- **Problem 1**:
In the blog post on prayer, what reason does the writer give for people's fear of appearing naïve? Answer in one to three sentences.
- **Problem 2**:
Write the next part of the blog post on prayer, picking up after its final sentence.

- **Supplied passage**:
=====

May 4, 2023
I try to pay attention to the things God is teaching me in my life. I believe that God uses varied methods to get our attention through repeated messages (and if you are as dense as I am, you need many, many repetitions).
For the past year, I have felt God impressing upon my soul the importance of prayer. The idea of prayer has risen up in various conversations with church members and through my own spiritual experiences. Clearly, there is something God is wanting me to learn about prayer.
One of the books I’ve been reading lately is called Praying Like Monks, Living Like Fools, written by Tyler Staton, a pastor serving in Portland, Oregon. Staton begins the book talking about four of the most common reasons why people are often afraid to dive deeply into prayer and why prayer can help combat those fears. During the month of May on my Pastor’s Blog, I’d like to explore those four fears and the four reasons to persist in prayer.
The first fear people have about prayer is:
- We Don’t Pray for Fear of Being Naïve
Recently, I went to lunch with a friend. This friend chose a restaurant I’d never been to. A day or so before our lunch, I looked up the menu of the restaurant online and meticulously chose what I would order. My friend, however, didn’t do that. Instead, he was handed a menu at the table and oohed and ahhed at the items. I had a great lunch with my friend, but I found myself wishing that I had let myself simply show up to the restaurant with no plan like him.
There is very little in our modern world that we cannot discover simply through Googling. I think that ease-of-access to information made us wary of being ignorant or unknowing in our lives. We all want to appear to be experts at living our best lives, at knowing all information, and appearing confident about what we are doing. We are afraid of appearing naïve.

=====

- **Extracted information**:
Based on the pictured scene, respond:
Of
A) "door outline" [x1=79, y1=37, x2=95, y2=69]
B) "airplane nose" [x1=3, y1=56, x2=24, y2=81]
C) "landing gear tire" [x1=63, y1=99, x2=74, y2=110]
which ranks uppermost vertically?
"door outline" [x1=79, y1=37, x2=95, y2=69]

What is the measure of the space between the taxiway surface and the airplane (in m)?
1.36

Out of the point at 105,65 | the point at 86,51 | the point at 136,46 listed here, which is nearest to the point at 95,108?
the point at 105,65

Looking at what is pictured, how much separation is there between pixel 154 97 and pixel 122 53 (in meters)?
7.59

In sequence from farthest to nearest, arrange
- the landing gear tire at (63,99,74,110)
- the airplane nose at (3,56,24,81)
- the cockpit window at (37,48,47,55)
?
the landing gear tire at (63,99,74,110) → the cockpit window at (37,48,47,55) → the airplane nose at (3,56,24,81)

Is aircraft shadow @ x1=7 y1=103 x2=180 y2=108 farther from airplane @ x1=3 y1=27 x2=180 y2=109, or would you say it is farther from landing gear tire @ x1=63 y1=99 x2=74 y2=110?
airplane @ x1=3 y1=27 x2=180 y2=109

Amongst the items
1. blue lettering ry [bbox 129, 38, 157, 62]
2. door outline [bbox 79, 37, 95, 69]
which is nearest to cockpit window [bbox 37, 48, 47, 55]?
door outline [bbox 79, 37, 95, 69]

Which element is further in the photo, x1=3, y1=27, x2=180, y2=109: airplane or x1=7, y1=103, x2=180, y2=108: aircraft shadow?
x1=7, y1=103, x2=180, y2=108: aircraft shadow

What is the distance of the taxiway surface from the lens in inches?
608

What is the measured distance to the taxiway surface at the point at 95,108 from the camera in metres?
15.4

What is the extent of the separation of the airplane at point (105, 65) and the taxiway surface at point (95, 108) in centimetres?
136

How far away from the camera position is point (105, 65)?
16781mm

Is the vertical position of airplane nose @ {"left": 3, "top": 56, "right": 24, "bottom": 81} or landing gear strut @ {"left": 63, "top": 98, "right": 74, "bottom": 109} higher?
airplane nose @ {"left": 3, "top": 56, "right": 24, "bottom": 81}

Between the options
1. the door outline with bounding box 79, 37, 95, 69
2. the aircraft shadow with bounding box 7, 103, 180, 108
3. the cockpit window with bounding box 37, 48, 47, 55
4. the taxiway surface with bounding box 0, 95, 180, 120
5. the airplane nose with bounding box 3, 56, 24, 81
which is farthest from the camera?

=====

- **Written reply 1**:
The writer believes that because almost anything can be found by Googling, this easy access to information has made people wary of being ignorant or unknowing. As a result, everyone wants to look like an expert at living their best life, knowing everything and being confident in what they do.

- **Written reply 2**:
But, Staton says, prayer is the ultimate act of submission. He writes, “To pray is to risk being naïve, to risk believing, to risk playing the fool. To pray is to risk trusting someone who might let you down. To pray is to get our hopes up. And we’ve learned to avoid that. So we avoid prayer.” (14)
To combat that fear of naivete, Staton says:
- Pray Because You’re Overwhelmed
When we pray, we are willing to admit that we do not have everything figured out. Our post-Enlightenment culture has taught us the false narrative of human progress. Many of us have bought into the myth that knowledge is power and the more we know, the closer to perfection we are. While that may help us with a math test, it’s not going to give us a meaningful life.
Instead, prayer is openly admitting to God (and to ourselves) that we are broken creatures in desperate need of saving. Take these lines from the prayer found in Psalm 55:
My heart is in anguish within me;
the terrors of death have fallen upon me.
Fear and trembling come upon me,
and horror overwhelms me. (Psalm 55:4-5)
The psalmist refuses to admit that they have everything figured out. Instead, they are throwing themselves on the mercy of God and bravely stating the truth: they are overwhelmed.
If you need a starting place, consider this prayer from Kate Bowler and Jessica Richie’s book The Lives We Actually Have:
For Small Steps When You Feel Overwhelmed
Life has unraveled. All my plans, wrecked. My hopes, impractical.
And it seems daunting to imagine what comes next.
The bills that need paying.
The texts that need responding to.
The loneliness that seeps in every night.
Blessed are you who need reminding that,
yes, a lot of things aren’t fixable or even tackle-able right now,
but there’s something you might try instead.
Taking that tiny step that might make today a smidgen lighter.
Maybe not easier or necessarily better – but lighter.
Being extra generous to a stranger or hopping in bed a little earlier.
Asking a friend to grab coffee or listening for the birds
instead of doom-scrolling on Twitter.
Setting down our to-do lists and picking up a paintbrush
for no reason at all except joy.
May we be people who anchor ourselves to the now.
Not allowing our minds to skip to the what-ifs
or the what-will-happen-whens.
Blessed are you trying to put aside the “everything is possible” mentality.
You who know that sheer effort will not put these pieces back together.
You who have taken yourself off the hook for perfection,
and discover rest in “good enough” instead.
One small step,
one deep breath,
at a time.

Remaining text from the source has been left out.